*Instruções do exercício*. Transcreva as linhas abaixo, sem alterar nenhuma palavra, número ou sinal.

*Dados do exercício*.
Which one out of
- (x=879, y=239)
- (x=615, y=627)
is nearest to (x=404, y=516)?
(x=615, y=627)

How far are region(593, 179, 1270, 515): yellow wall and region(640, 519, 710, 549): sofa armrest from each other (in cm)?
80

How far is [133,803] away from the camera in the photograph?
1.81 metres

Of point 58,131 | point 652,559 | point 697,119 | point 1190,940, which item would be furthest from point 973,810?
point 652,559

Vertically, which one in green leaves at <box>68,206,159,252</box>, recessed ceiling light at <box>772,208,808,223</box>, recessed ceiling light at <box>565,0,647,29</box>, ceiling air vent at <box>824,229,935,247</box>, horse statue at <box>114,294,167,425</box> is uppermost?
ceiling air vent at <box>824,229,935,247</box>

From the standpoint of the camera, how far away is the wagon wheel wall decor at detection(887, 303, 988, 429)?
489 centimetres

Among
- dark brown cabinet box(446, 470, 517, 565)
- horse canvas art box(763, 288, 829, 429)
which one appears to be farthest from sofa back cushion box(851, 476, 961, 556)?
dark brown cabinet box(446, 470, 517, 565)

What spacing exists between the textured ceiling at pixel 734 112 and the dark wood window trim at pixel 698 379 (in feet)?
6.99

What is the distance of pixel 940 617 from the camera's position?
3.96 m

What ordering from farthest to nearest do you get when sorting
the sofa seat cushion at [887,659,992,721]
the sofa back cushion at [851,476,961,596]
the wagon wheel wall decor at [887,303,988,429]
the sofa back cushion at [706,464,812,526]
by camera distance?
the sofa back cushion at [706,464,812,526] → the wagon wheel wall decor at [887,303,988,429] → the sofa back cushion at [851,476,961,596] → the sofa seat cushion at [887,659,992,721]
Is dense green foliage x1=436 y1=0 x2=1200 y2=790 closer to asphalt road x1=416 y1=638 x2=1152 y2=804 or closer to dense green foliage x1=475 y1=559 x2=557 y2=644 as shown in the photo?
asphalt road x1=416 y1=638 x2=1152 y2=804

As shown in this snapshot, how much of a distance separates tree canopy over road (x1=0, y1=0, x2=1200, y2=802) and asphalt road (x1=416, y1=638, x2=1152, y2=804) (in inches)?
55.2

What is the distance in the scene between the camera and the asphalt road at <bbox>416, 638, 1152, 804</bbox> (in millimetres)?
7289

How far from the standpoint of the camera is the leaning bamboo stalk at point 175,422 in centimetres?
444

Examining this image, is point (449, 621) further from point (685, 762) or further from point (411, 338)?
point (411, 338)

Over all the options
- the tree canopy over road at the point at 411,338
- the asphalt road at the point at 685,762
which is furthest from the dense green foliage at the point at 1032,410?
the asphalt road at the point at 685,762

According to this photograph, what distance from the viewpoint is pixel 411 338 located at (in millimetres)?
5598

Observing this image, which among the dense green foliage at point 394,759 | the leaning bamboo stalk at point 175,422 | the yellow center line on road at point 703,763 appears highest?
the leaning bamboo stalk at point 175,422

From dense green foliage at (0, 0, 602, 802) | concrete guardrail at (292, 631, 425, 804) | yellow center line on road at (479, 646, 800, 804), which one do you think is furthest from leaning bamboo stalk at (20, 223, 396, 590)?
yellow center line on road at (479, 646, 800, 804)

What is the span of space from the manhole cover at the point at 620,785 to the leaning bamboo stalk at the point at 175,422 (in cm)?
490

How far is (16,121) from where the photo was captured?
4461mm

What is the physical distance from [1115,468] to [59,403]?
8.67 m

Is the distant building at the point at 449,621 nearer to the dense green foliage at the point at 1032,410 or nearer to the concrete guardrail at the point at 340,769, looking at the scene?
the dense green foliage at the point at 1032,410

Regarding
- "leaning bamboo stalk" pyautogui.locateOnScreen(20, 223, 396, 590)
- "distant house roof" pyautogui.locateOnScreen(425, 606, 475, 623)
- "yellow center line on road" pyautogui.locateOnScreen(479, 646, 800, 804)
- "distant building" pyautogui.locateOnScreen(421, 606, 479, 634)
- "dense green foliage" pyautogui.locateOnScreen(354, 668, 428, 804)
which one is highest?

*Resposta do problema*.
Which one out of
- (x=879, y=239)
- (x=615, y=627)
is nearest to (x=404, y=516)?
(x=615, y=627)

How far are region(593, 179, 1270, 515): yellow wall and region(640, 519, 710, 549): sofa armrest from each other (in cm)?
80

How far is [133,803] away from the camera in the photograph?
1.81 metres

Of point 58,131 | point 652,559 | point 697,119 | point 1190,940, which item would be furthest from point 973,810?
point 652,559

Vertically, which one in green leaves at <box>68,206,159,252</box>, recessed ceiling light at <box>772,208,808,223</box>, recessed ceiling light at <box>565,0,647,29</box>, ceiling air vent at <box>824,229,935,247</box>, horse statue at <box>114,294,167,425</box> is uppermost?
ceiling air vent at <box>824,229,935,247</box>

From the standpoint of the camera, how far away is the wagon wheel wall decor at detection(887, 303, 988, 429)?
489 centimetres

Among
- dark brown cabinet box(446, 470, 517, 565)
- horse canvas art box(763, 288, 829, 429)
which one appears to be farthest from sofa back cushion box(851, 476, 961, 556)?
dark brown cabinet box(446, 470, 517, 565)

What spacing exists between the textured ceiling at pixel 734 112 and the dark wood window trim at pixel 698 379 (in feet)?
6.99

What is the distance of pixel 940 617 from the camera's position?
3.96 m

What ordering from farthest to nearest do you get when sorting
the sofa seat cushion at [887,659,992,721]
the sofa back cushion at [851,476,961,596]
the wagon wheel wall decor at [887,303,988,429]
the sofa back cushion at [706,464,812,526]
by camera distance?
the sofa back cushion at [706,464,812,526] → the wagon wheel wall decor at [887,303,988,429] → the sofa back cushion at [851,476,961,596] → the sofa seat cushion at [887,659,992,721]
Is dense green foliage x1=436 y1=0 x2=1200 y2=790 closer to asphalt road x1=416 y1=638 x2=1152 y2=804 or closer to dense green foliage x1=475 y1=559 x2=557 y2=644 as shown in the photo?
asphalt road x1=416 y1=638 x2=1152 y2=804

As shown in this snapshot, how much of a distance separates tree canopy over road (x1=0, y1=0, x2=1200, y2=802) and asphalt road (x1=416, y1=638, x2=1152, y2=804) (in inches)?
55.2

What is the distance in the scene between the camera and the asphalt road at <bbox>416, 638, 1152, 804</bbox> (in millimetres)?
7289

How far from the standpoint of the camera is the leaning bamboo stalk at point 175,422 in centimetres?
444

Examining this image, is point (449, 621) further from point (685, 762) or further from point (411, 338)?
point (411, 338)

Over all the options
- the tree canopy over road at the point at 411,338
- the asphalt road at the point at 685,762
which is furthest from the dense green foliage at the point at 1032,410?
the asphalt road at the point at 685,762

According to this photograph, what distance from the viewpoint is pixel 411 338 located at (in millimetres)?
5598

Observing this image, which among the dense green foliage at point 394,759 | the leaning bamboo stalk at point 175,422 | the yellow center line on road at point 703,763 appears highest?
the leaning bamboo stalk at point 175,422

From dense green foliage at (0, 0, 602, 802) | concrete guardrail at (292, 631, 425, 804) | yellow center line on road at (479, 646, 800, 804), which one do you think is furthest from leaning bamboo stalk at (20, 223, 396, 590)?
yellow center line on road at (479, 646, 800, 804)

What is the span of space from the manhole cover at the point at 620,785 to the leaning bamboo stalk at the point at 175,422 (in cm)?
490

How far is (16,121) from where the photo was captured?
4461mm

What is the physical distance from [1115,468] to [59,403]?
8.67 m

Is the distant building at the point at 449,621 nearer to the dense green foliage at the point at 1032,410 or nearer to the concrete guardrail at the point at 340,769, looking at the scene?
the dense green foliage at the point at 1032,410

Regarding
- "leaning bamboo stalk" pyautogui.locateOnScreen(20, 223, 396, 590)
- "distant house roof" pyautogui.locateOnScreen(425, 606, 475, 623)
- "yellow center line on road" pyautogui.locateOnScreen(479, 646, 800, 804)
- "distant building" pyautogui.locateOnScreen(421, 606, 479, 634)
- "dense green foliage" pyautogui.locateOnScreen(354, 668, 428, 804)
which one is highest?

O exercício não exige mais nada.